:: Study text

With his partner Moishe Finkel, over the next decade Mogulesko dominated Yiddish theater in Romania. The Jigniţa Theatre, its orchestra, and Mogulesko were lauded as comparable to the level of the National Theater. Performing in Romanian as well as Yiddish, Mogulesko drew an audience that went beyond the Jewish community. During this period, he gave David Kessler his start in theater.

At one point during this period, he and Finkel had a falling out, and he spent a summer doing garden cabaret with a quartet he formed; Finkel's troupe was unsuccessful without him, and they soon reached an understanding.

In 1886 or 1887, Mogulesko moved to New York, where he promptly became one of the first Yiddish theater stars in the New World. He later founded the Rumanian Opera House on Manhattan's Lower East Side. The first performance was Goldfaden's unsuccessful January 1888 New York debut. In New York, he introduced Jacob Adler and Keni Lipzin to the American stage, who both became highly influential.

According to the Jewish Encyclopedia, Mogulesko also performed in Russia, "Austria" (which at that time could mean anywhere in Cisleithania, and most likely means Galicia (Central Europe), probably Lvov, which had a thriving theater scene), and England.

In June 1906, Mogulesko made a successful return tour to Romania, reviving Yiddish theater there after a decade of doldrums. He brought to Romania some of the hits of New York Yiddish theater, most of which were new in that venue: Shaykevich-Shomer's Di Emigrantn ("The Emigrants") and Yekl Baltakse, and Der Umbakanter ("The Unknown") by Jacob Gordin.

==Marriage==
He was married to Amalia Feinman. She was born about 1860 in Iasi, Romania. Her father was a cutter (of garments). She studied in a primary school and married Mogulesko at an early age. Later she performed in Goldfaden's Grandmother with Grandson ("The Teacher"), and also played in Flaterbursh ("Student"), and Perikola.

She immigrated to America with her husband, where she occasionally had a role in the theatre. They had three children: Bessie, Julius and Leeza.

::::
:: Data below

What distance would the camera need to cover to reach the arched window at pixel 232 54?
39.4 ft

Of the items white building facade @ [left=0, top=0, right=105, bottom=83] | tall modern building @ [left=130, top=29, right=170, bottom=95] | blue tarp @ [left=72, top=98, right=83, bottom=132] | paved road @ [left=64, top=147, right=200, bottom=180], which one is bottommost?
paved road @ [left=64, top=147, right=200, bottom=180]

::::

> **Required action A**:
In the Mogulesko text, what did he found on Manhattan's Lower East Side?
> **Required action B**:
Quote the Mogulesko text between "At one point" and "scene), and England.", inclusive.
> **Required action C**:
Continue the text about Mogulesko from where it stops.
The listing is separate material and has no connection to the Mogulesko text.

> **Expected output A**:
The Rumanian Opera House.

> **Expected output B**:
At one point during this period, he and Finkel had a falling out, and he spent a summer doing garden cabaret with a quartet he formed; Finkel's troupe was unsuccessful without him, and they soon reached an understanding.

In 1886 or 1887, Mogulesko moved to New York, where he promptly became one of the first Yiddish theater stars in the New World. He later founded the Rumanian Opera House on Manhattan's Lower East Side. The first performance was Goldfaden's unsuccessful January 1888 New York debut. In New York, he introduced Jacob Adler and Keni Lipzin to the American stage, who both became highly influential.

According to the Jewish Encyclopedia, Mogulesko also performed in Russia, "Austria" (which at that time could mean anywhere in Cisleithania, and most likely means Galicia (Central Europe), probably Lvov, which had a thriving theater scene), and England.

> **Expected output C**:
==Death ==
Mogulesko died in New York in 1914. He was survived by his wife Amalie, two daughters, Bessie and Leeza, and son Dr. Julius Mogulesko. He is buried in Washington Cemetery in Brooklyn. The New York Times remarked at the time of his funeral that: "There has never been among English-speaking peoples ... such an outpouring of sympathy over the death of an actor unknown outside of his profession".

==Reputation==
Writing of Mogulesko's troupe in Romania in 1884, and probably referring to the plays of Moses Horowitz and Joseph Lateiner, Dr. Moses Gaster was generally impressed: Above all, we must assert that Jewish theater, through the pieces played on its stage, has indeed an educative and moral scope, because on the one hand it represents scenes from our history known by only a tiny minority, refreshing, therefore, secular memory; on the other hand, it shows us our defects, which we have like all men, but not with a tendency to strike at our own immorality with a tendency towards ill will, but only with an ironic spirit that does not wound us, as we are wounded by representations on other stages, where the Jew plays a degrading role.

- Ernest Joselovitz wrote a play about the Mogulesko troupe, Vilna's Got a Golem, set in Vilna, Lithuania during the pogroms of 1899. It is a play that celebrates the importance of Mogulesko's troupe, and the more general importance of Yiddish theatre - born in Romania - in an environment of violent repression.